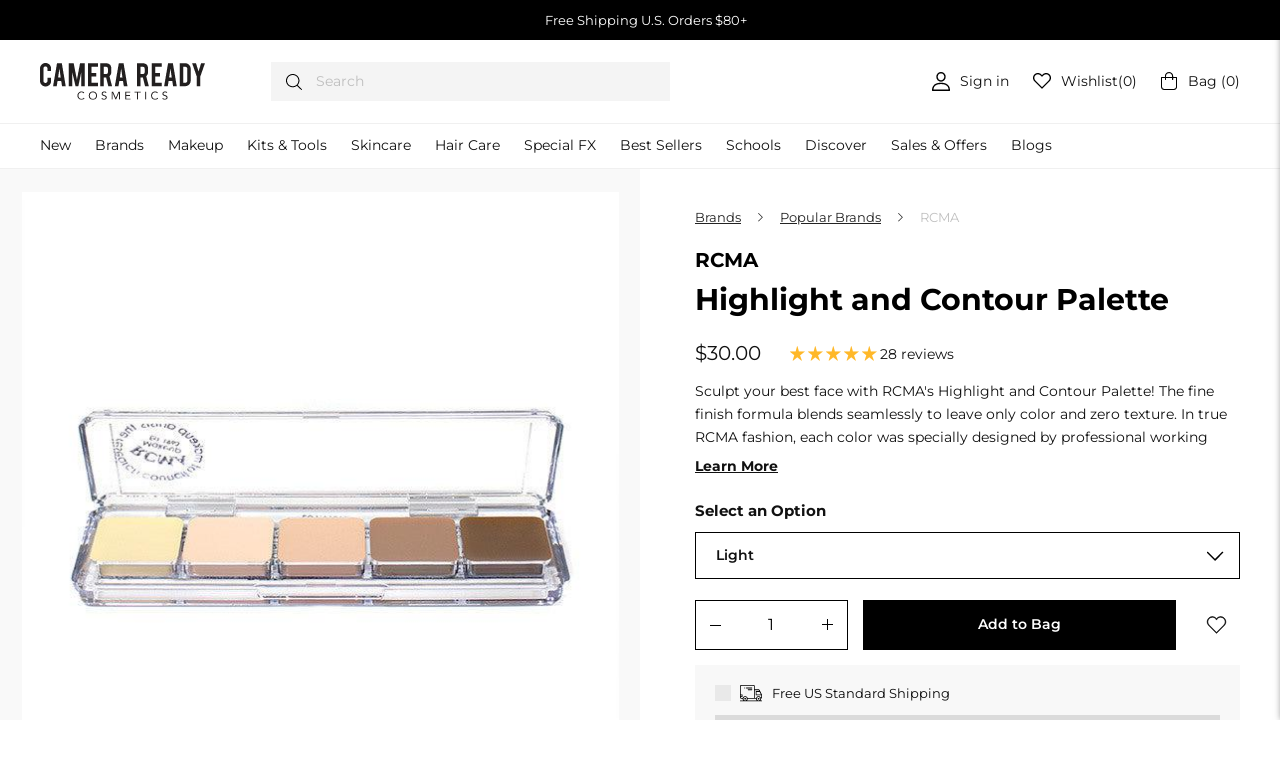

--- FILE ---
content_type: text/javascript; charset=utf-8
request_url: https://camerareadycosmetics.com/web-pixels@1d2a099fw23dfb22ep557258f5m7a2edbae/web-pixel-41975993@18031546ee651571ed29edbe71a3550b/sandbox/worker.modern.js
body_size: -786
content:
importScripts('https://camerareadycosmetics.com/cdn/wpm/s1d2a099fw23dfb22ep557258f5m7a2edbaem.js');
globalThis.shopify = self.webPixelsManager.createShopifyExtend('41975993', 'APP');
importScripts('/web-pixels/strict/app/web-pixel-41975993@18031546ee651571ed29edbe71a3550b.js');


--- FILE ---
content_type: text/javascript; charset=utf-8
request_url: https://camerareadycosmetics.com/web-pixels@1d2a099fw23dfb22ep557258f5m7a2edbae/web-pixel-887685305@34ad157958823915625854214640f0bf/sandbox/worker.modern.js
body_size: -668
content:
importScripts('https://camerareadycosmetics.com/cdn/wpm/s1d2a099fw23dfb22ep557258f5m7a2edbaem.js');
globalThis.shopify = self.webPixelsManager.createShopifyExtend('887685305', 'APP');
importScripts('/web-pixels/strict/app/web-pixel-887685305@34ad157958823915625854214640f0bf.js');


--- FILE ---
content_type: text/javascript; charset=utf-8
request_url: https://camerareadycosmetics.com/web-pixels@1d2a099fw23dfb22ep557258f5m7a2edbae/web-pixel-32047289@bc910bbf664902488ec9667f49dc6755/sandbox/worker.modern.js
body_size: -552
content:
importScripts('https://camerareadycosmetics.com/cdn/wpm/s1d2a099fw23dfb22ep557258f5m7a2edbaem.js');
globalThis.shopify = self.webPixelsManager.createShopifyExtend('32047289', 'APP');
importScripts('/web-pixels/strict/app/web-pixel-32047289@bc910bbf664902488ec9667f49dc6755.js');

*-*-*

_Exercise:_
State the number of lines in the records that include "createShopifyExtend", and write nothing else.

_Solution to this task:_
3